══ DATASET EXTRACT

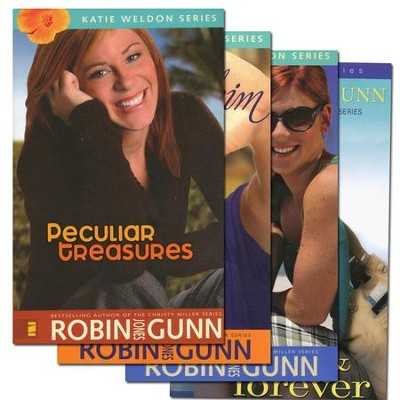 Katie Weldon Series, Volumes 1-4  -     By: Robin Jones Gunn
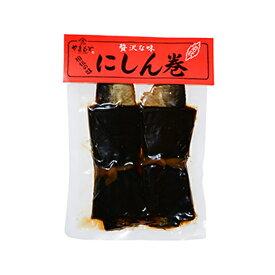 TOMIZ cuoca(富澤商店・クオカ)山本のにしん巻 / 2本入 和食材(加工食品・調味料) 調味加工品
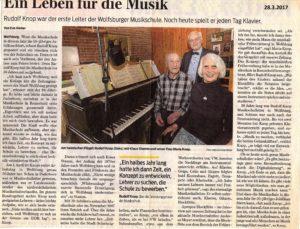 Rudolf Knop - Zeitungsartikel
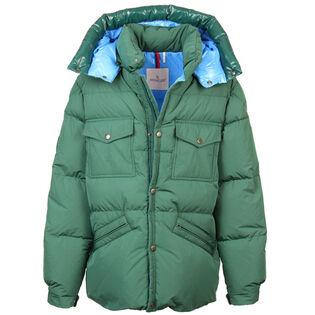 Juniors' [8-14] Vilbert Jacket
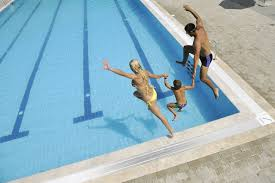 so what does swimming pool resurfacing cost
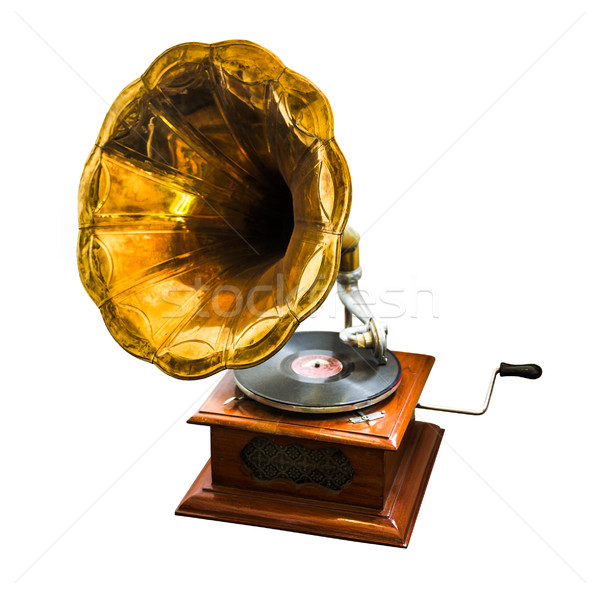 Gramofon beyaz ahşap bağbozumu antika eski Stok fotoğraf © cookelma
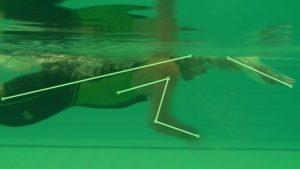 Schwimm-Performance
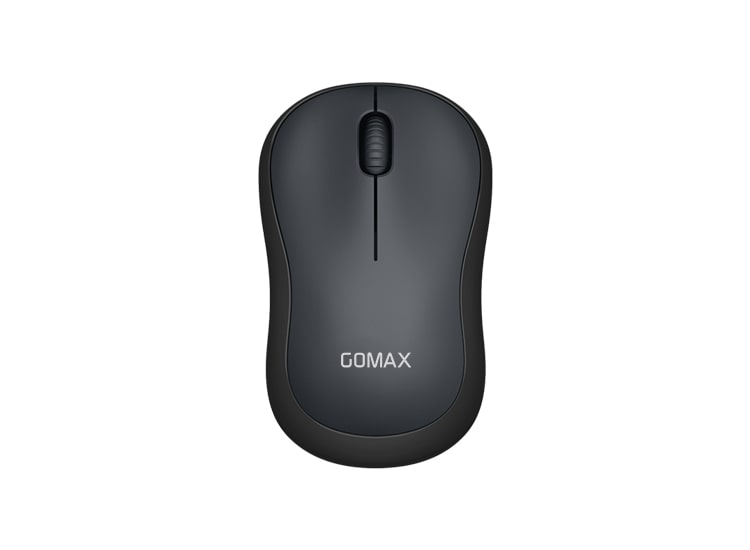 Gomax M4 2.4Ghz Nano Alıcı Kablosuz Wireless Mouse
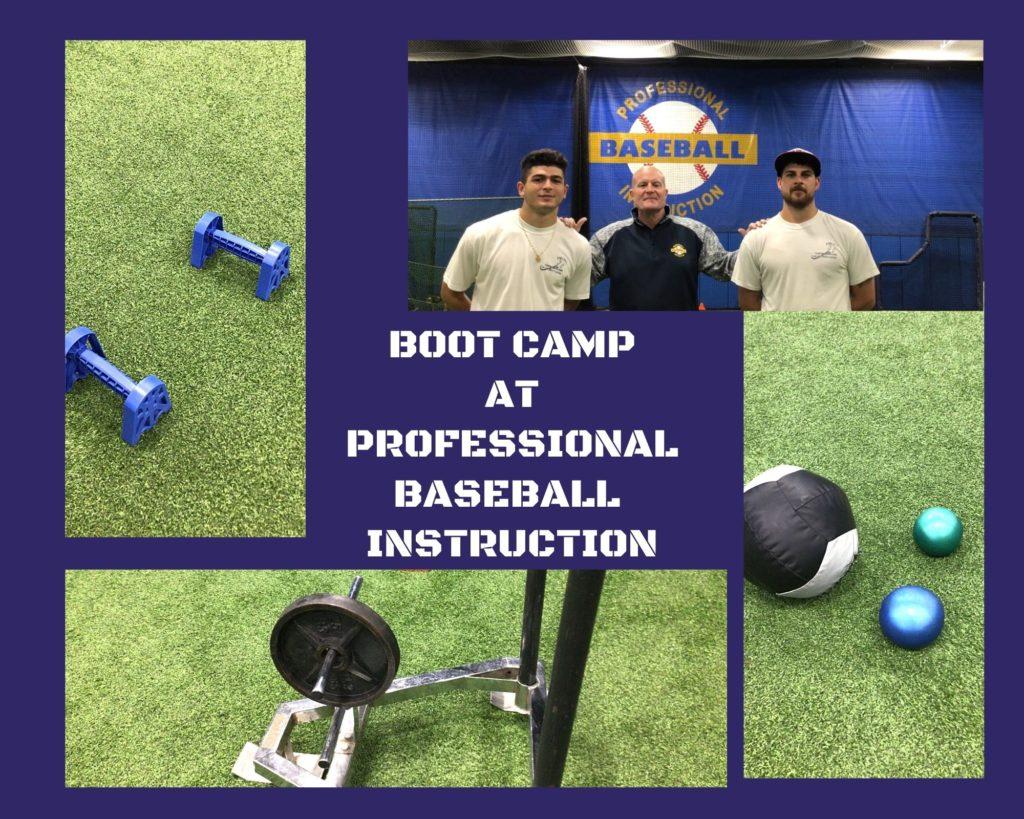Boot Camp at PBI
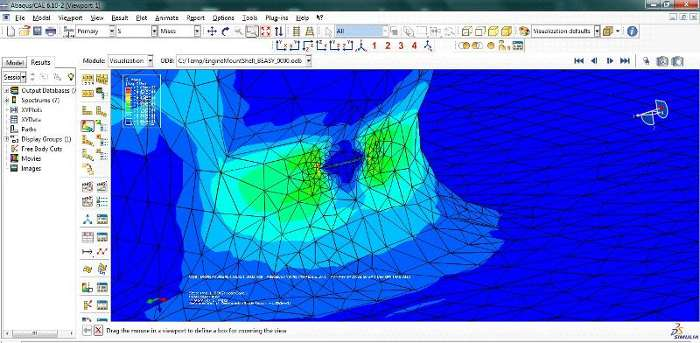 BEASY ABAQUS Model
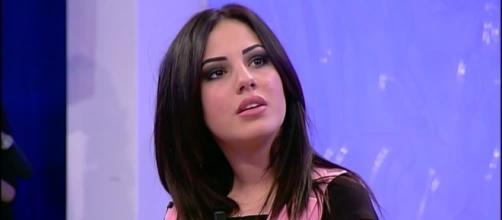 GF Vip, Giulia piange per Andrea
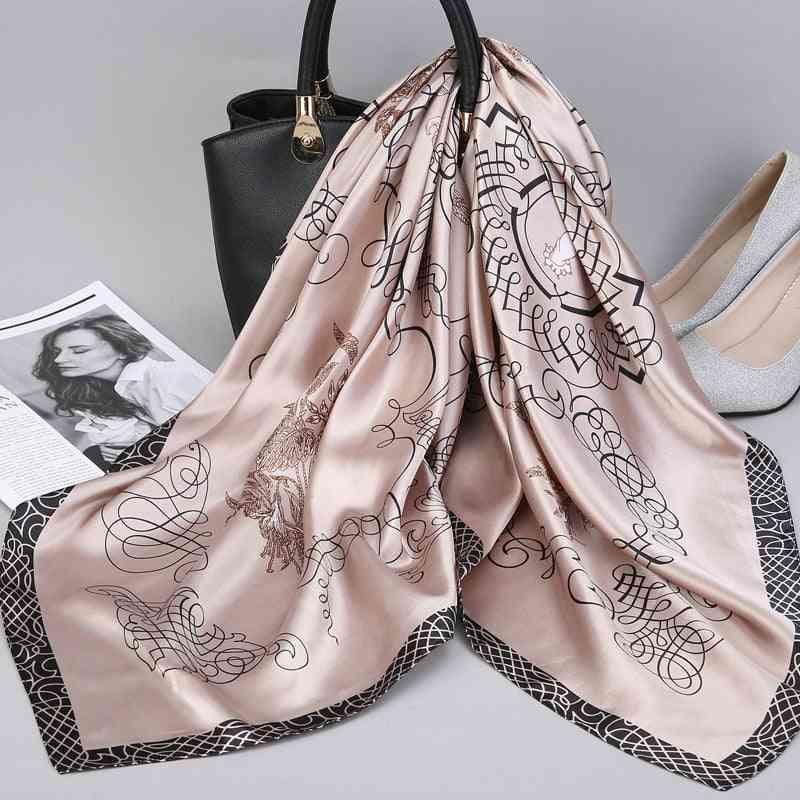 Fashion Kerchief Silk Satin Neck Scarf Hijab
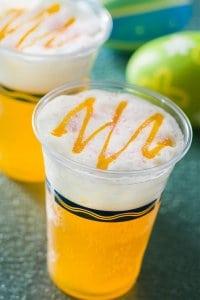 Passionfruit Beer Cocktail Tokyo DisneySea Easter Menu 2019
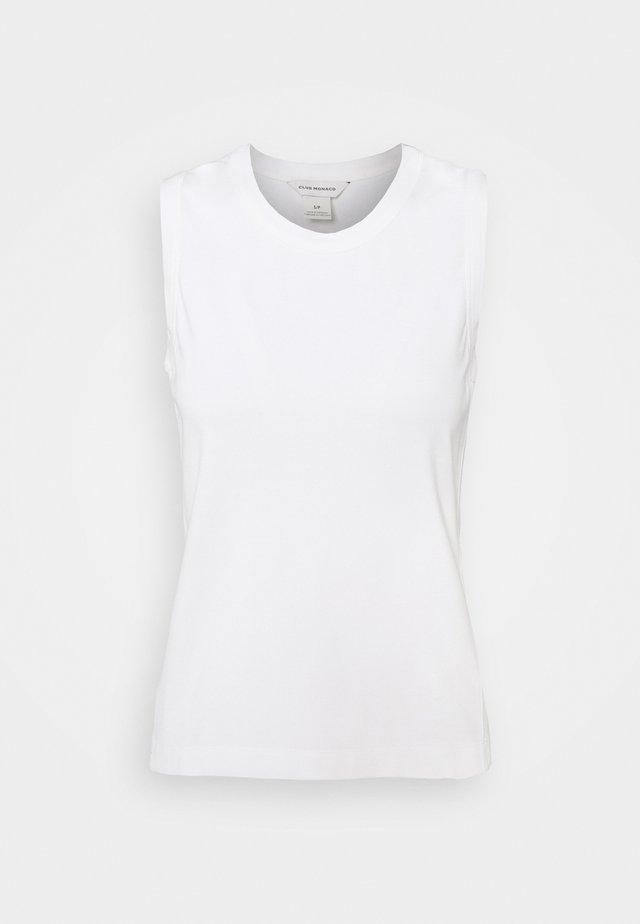 PERFECT TANK - Toppe - white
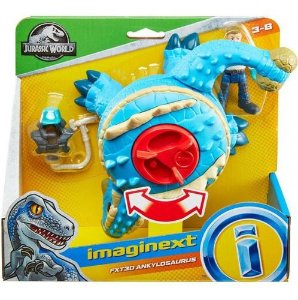 IMAGINEXT -  JURASSIC WORLD ANQUILOSSAURO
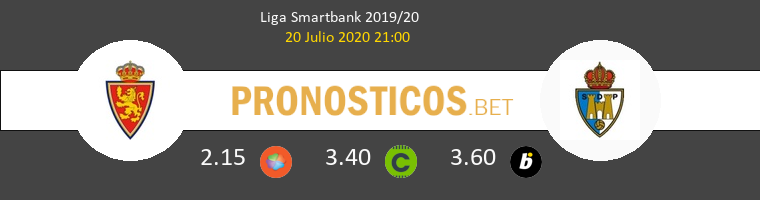Zaragoza Ponferradina Pronostico 20/07/2020 1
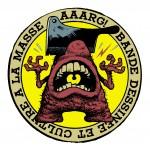 logo AAARG1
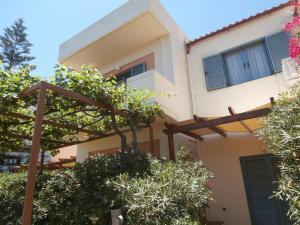 Glaros Apartment, Apartmanok  Káto Daráco - big - 27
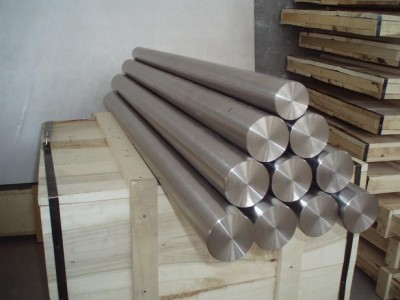 钛板 钛管 钛棒 钛合金材 ta15 gr6 钛板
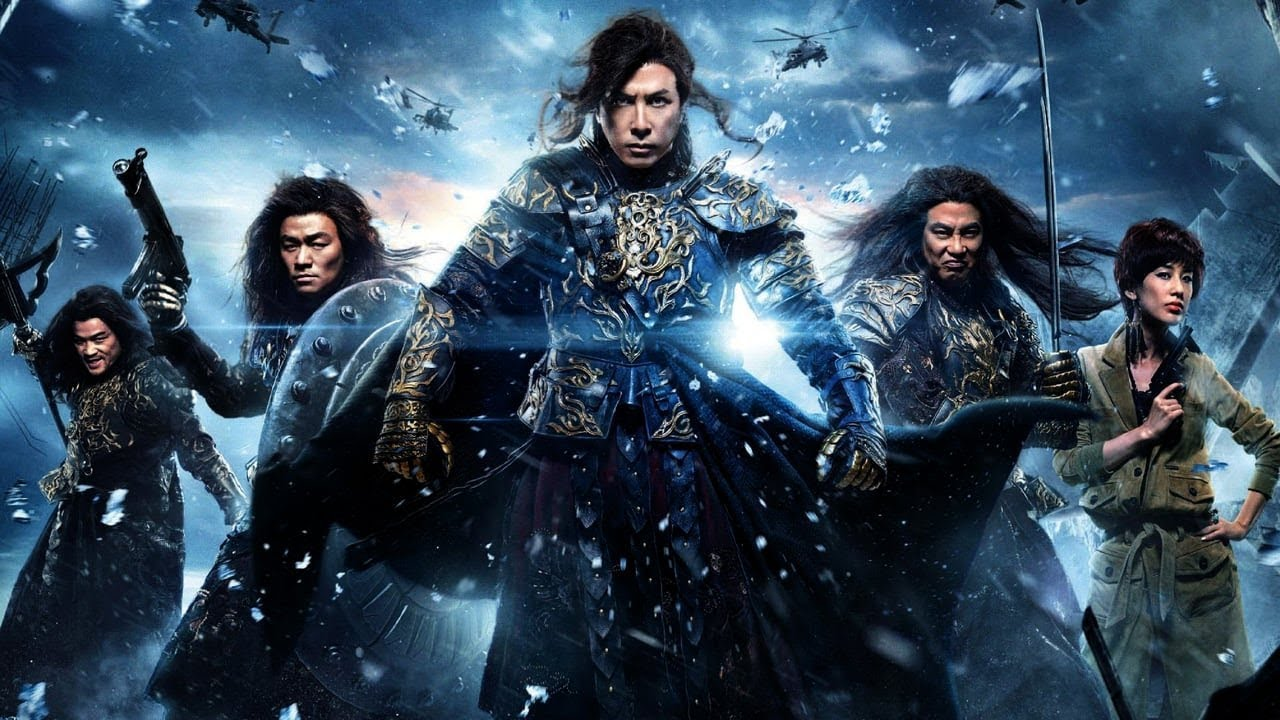 Download He Ying Vs Japanese Captain l Full Fight - Iceman 2 The Time Traveller (2018 - Full HD)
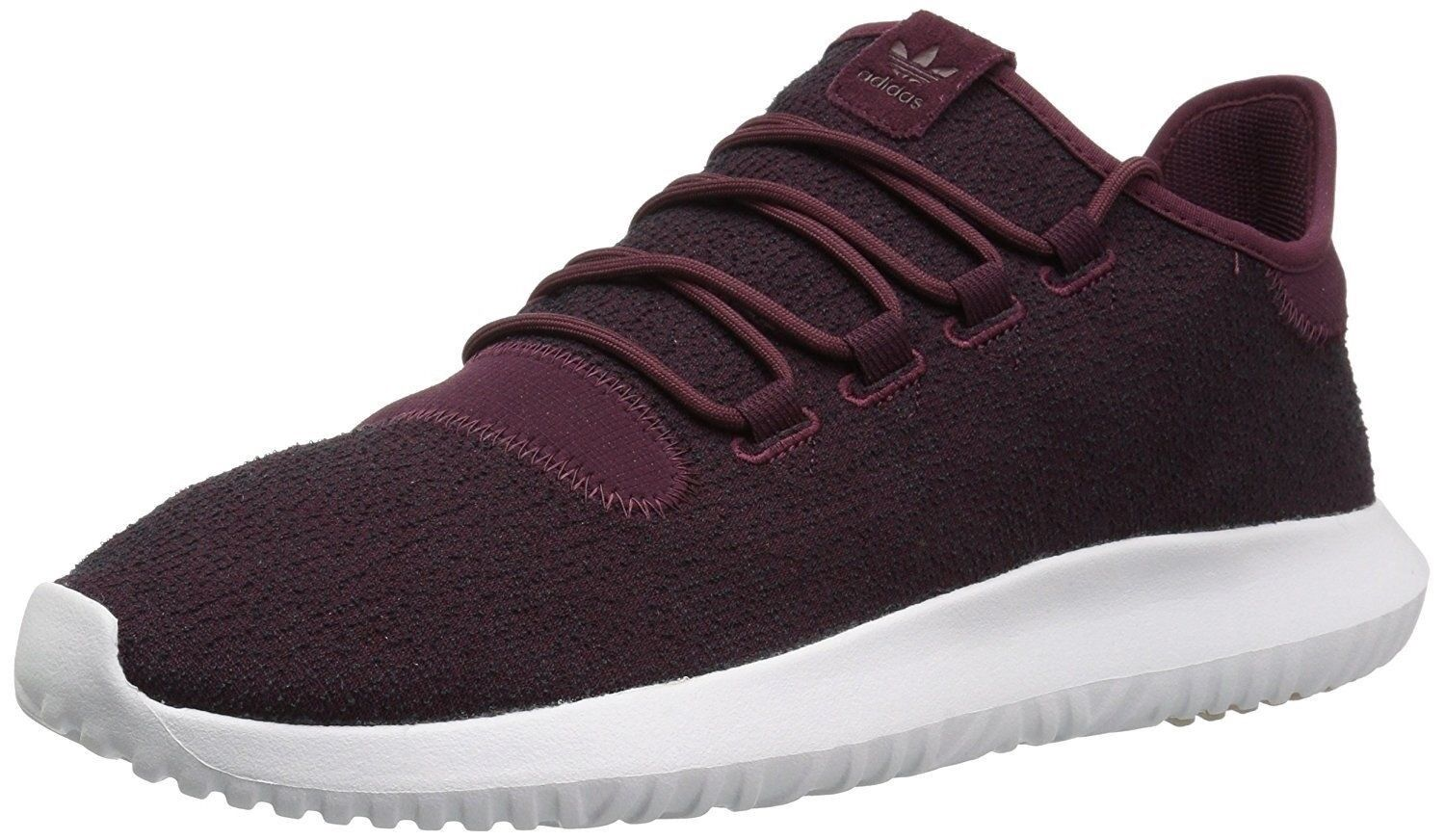 Men Athletic Sneakers Adidas Running Shoes Tubular Shadow CK Maroon Red CQ0927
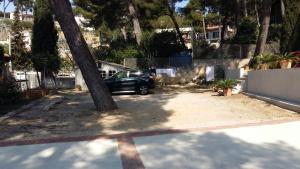 Villa Bobnell, Apartmány  Cassis - big - 28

════

» **ASSIGNED TASK**
All that is wanted is the lines above between the one containing "Fashion Kerchief Silk Satin Neck Scarf Hijab" and the one containing "钛板 钛管 钛棒 钛合金材 ta15 gr6 钛板", inclusive, restated word for word, with pictures omitted.

» **EXERCISE RESPONSE**
 Fashion Kerchief Silk Satin Neck Scarf Hijab
 Passionfruit Beer Cocktail Tokyo DisneySea Easter Menu 2019
 PERFECT TANK - Toppe - white
 IMAGINEXT -  JURASSIC WORLD ANQUILOSSAURO
Zaragoza Ponferradina Pronostico 20/07/2020 1
 logo AAARG1
 Glaros Apartment, Apartmanok  Káto Daráco - big - 27
 钛板 钛管 钛棒 钛合金材 ta15 gr6 钛板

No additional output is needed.